Verilen metin:

# # #

Hayal edileni gerçeklikten, aradığını bulduğundan daha çok sevenlerle tanışınca kokuların yardımıyla sezen hayvanlar gibi ürperiyorum. Yaşadığı ânı diri tutabilmek için geçmişin acılarına, mutluluklarına sarılan insanları öyle kolay hissedemezsiniz. Kendilerini sıradan heyecanların ardına gizlemeyi iyi bilirler. Meraklı, neşeli, coşkulu görünmek için rol yapmaya ihtiyaçları yoktur, gündelik endişelerin dalgınlığında etrafa pek aldırış etmezler çünkü. O ‘huzursuzlara’ çok sokulmak da fayda etmez. Avuçlardan kayıp giden balıklar misali kaygandırlar biraz.

# # #

Veriler:
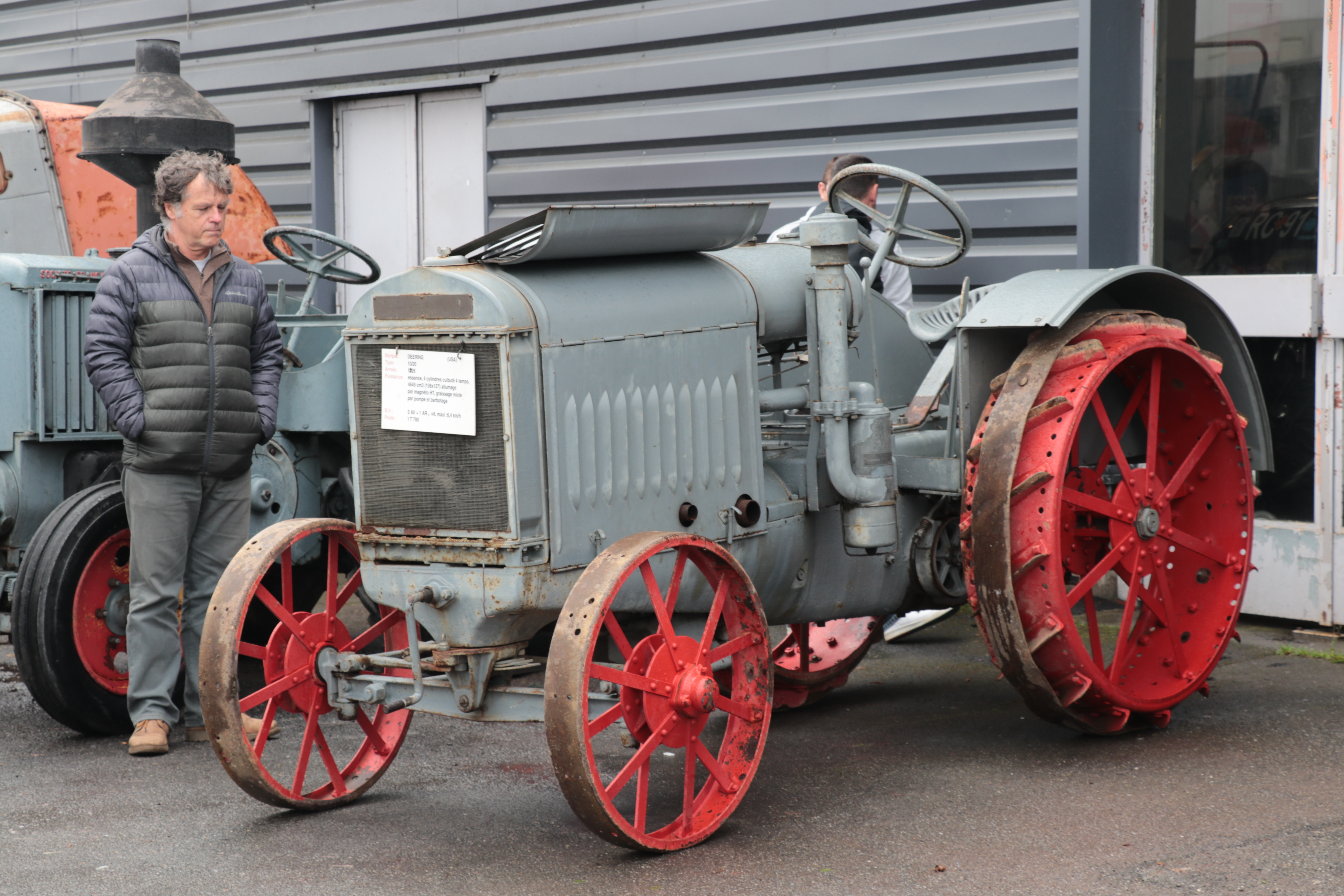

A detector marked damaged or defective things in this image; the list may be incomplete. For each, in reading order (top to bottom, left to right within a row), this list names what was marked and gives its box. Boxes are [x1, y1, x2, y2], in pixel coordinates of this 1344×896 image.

rusted metal surface [199, 516, 409, 811]
rusted metal surface [543, 532, 774, 854]
rusted metal surface [962, 312, 1253, 731]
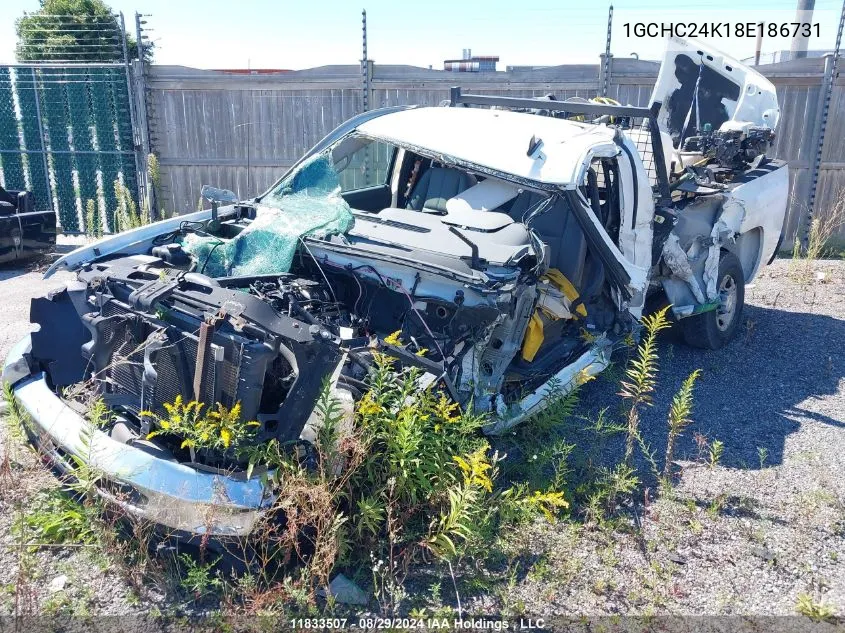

# # #

Yapılacak iş: Verilen metinden, "Hayal edileni gerçeklikten, aradığını" sözlerinin geçtiği yerden başlayıp "misali kaygandırlar biraz." sözlerinden sonra durarak o bölümü hiç değiştirmeden çıkar. Bu malzeme başka bir kaynaktan alınmıştır.

Görevin sonucu:
Hayal edileni gerçeklikten, aradığını bulduğundan daha çok sevenlerle tanışınca kokuların yardımıyla sezen hayvanlar gibi ürperiyorum. Yaşadığı ânı diri tutabilmek için geçmişin acılarına, mutluluklarına sarılan insanları öyle kolay hissedemezsiniz. Kendilerini sıradan heyecanların ardına gizlemeyi iyi bilirler. Meraklı, neşeli, coşkulu görünmek için rol yapmaya ihtiyaçları yoktur, gündelik endişelerin dalgınlığında etrafa pek aldırış etmezler çünkü. O ‘huzursuzlara’ çok sokulmak da fayda etmez. Avuçlardan kayıp giden balıklar misali kaygandırlar biraz.